--- Provided passage Enclosed Below ---

In response to the incidents at Froebel, Mayor Finerty urged the formation of an inter-organization racial unity committee to help improve race relations in the “Steel City.” Finerty, as quoted in the Indianapolis Recorder on October 20, stated “we in Gary must take positive steps in learning to live together in unity in our own city. Now, more than ever, there is need for unity within our city and the nation.”

Another article in the Recorder that day examined the reaction of white leaders in Chicago, who did little to conceal their disgust for the strike and criticism of the strikers:

These racist demonstrations have been an insult to democracy and to the hundreds of thousands of whites and Negroes who deplore this American form of Hitlerism. . .  We further pledge not to walk out on democracy and on this problem which has its roots principally in the attitude and actions of the white man, not the colored.

In early October, the Gary school board appointed a special investigating committee and temporarily relieved Nuzum of his duties as principal. By October 21, the investigation came to a close and a report regarding conditions at Froebel was issued. Nuzum was exonerated and returned as principal and the report called for the school to return to the status it had before the strike. Angered by these results, students staged another walkout on October 29. Levenda and other striking students argued that they were not going on strike, but rather “being forced out by the actions of Mr. Nuzum.”

Chicago Tribune, November 1, 1945, 31, accessed Newspapers.com

Searching for a way to bring a final end to the strike, Anselm Forum, a Gary-based community organization dedicated to social harmony, helped bring Frank Sinatra to the school to perform and talk with the students about racial tension in the city. While many students appeared attentive and understanding of Sinatra’s calls for peace and an end to racial discrimination, the striking committee refused to back down.

Frank Sinatra meets with members of Anselm Youth Forum, Gary ROTC, and Froebel students, 1945. Photo courtesy of Associated Press, via Hoboken Historical Museum Online Collections Database.

It was not until November 12, when State Superintendent of Public Instruction Clement T. Malan agreed to study conditions at Froebel that the striking students returned to classes. Even then, some mothers of the parents’ committee continued to oppose the students’ return.

--- End of Enclosed Provided passage ---
--- Dataset Enclosed Below ---

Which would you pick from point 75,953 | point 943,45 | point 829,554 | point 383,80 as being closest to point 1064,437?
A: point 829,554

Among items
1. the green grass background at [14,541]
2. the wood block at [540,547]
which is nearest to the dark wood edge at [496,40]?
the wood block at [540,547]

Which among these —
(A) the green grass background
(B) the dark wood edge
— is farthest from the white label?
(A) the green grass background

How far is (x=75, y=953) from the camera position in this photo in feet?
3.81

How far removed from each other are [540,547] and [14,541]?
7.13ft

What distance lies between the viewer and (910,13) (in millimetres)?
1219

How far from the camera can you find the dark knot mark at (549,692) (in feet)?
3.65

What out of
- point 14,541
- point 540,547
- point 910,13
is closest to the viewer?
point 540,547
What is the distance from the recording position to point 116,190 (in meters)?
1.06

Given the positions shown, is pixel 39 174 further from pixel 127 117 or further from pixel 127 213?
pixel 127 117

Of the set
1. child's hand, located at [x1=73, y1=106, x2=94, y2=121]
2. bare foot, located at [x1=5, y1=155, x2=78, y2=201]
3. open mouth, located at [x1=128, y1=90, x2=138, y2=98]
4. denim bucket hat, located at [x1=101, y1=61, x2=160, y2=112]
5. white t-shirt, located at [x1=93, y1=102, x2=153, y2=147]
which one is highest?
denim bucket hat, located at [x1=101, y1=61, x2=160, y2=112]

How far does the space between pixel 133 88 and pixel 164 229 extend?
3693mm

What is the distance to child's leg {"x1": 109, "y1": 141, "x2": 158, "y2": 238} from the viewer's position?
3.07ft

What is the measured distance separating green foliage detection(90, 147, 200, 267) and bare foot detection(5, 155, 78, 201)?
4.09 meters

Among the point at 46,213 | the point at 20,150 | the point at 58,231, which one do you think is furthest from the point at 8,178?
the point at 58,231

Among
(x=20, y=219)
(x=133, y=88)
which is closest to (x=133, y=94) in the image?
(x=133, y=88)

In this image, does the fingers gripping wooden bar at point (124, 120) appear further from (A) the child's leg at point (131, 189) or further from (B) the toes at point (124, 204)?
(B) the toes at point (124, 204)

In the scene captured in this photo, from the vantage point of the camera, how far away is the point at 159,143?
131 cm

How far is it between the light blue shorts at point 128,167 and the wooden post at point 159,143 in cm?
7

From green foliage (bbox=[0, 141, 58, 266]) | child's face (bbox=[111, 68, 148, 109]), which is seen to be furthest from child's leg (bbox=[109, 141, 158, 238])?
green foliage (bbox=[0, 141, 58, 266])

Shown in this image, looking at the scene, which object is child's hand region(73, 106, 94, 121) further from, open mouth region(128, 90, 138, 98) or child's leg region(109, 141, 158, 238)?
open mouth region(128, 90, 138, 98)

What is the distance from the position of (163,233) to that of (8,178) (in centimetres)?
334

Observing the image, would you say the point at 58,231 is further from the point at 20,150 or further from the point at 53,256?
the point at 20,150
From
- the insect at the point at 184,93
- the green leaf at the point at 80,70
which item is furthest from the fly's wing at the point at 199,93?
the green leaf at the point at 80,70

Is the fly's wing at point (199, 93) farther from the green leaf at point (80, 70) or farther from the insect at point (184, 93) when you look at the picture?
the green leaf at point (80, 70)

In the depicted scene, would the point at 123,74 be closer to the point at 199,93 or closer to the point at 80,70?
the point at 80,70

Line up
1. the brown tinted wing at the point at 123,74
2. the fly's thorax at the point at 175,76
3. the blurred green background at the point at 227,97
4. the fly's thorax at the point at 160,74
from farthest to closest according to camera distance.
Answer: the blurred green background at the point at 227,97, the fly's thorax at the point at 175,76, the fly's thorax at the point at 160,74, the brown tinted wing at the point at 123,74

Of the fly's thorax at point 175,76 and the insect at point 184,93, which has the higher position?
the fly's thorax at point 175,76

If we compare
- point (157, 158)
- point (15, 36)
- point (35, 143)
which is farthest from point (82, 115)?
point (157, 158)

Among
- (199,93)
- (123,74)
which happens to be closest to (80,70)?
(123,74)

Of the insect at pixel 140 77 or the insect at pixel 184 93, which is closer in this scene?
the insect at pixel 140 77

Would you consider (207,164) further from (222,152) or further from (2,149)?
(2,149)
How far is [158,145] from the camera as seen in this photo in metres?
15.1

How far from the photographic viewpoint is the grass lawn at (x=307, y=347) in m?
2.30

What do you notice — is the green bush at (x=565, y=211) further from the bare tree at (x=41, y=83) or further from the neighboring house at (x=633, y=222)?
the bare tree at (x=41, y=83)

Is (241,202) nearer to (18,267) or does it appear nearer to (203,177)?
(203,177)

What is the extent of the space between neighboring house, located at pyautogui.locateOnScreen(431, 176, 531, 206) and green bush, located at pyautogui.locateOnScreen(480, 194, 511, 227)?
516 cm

--- End of Enclosed Dataset ---

* _Work instruction 1_: List every person named in the passage on the Froebel strike.
* _Work instruction 2_: According to the passage on the Froebel strike, on what date did students stage another walkout?

* _Worked solution 1_: Mayor Finerty, Nuzum, Levenda, Frank Sinatra, Clement T. Malan

* _Worked solution 2_: October 29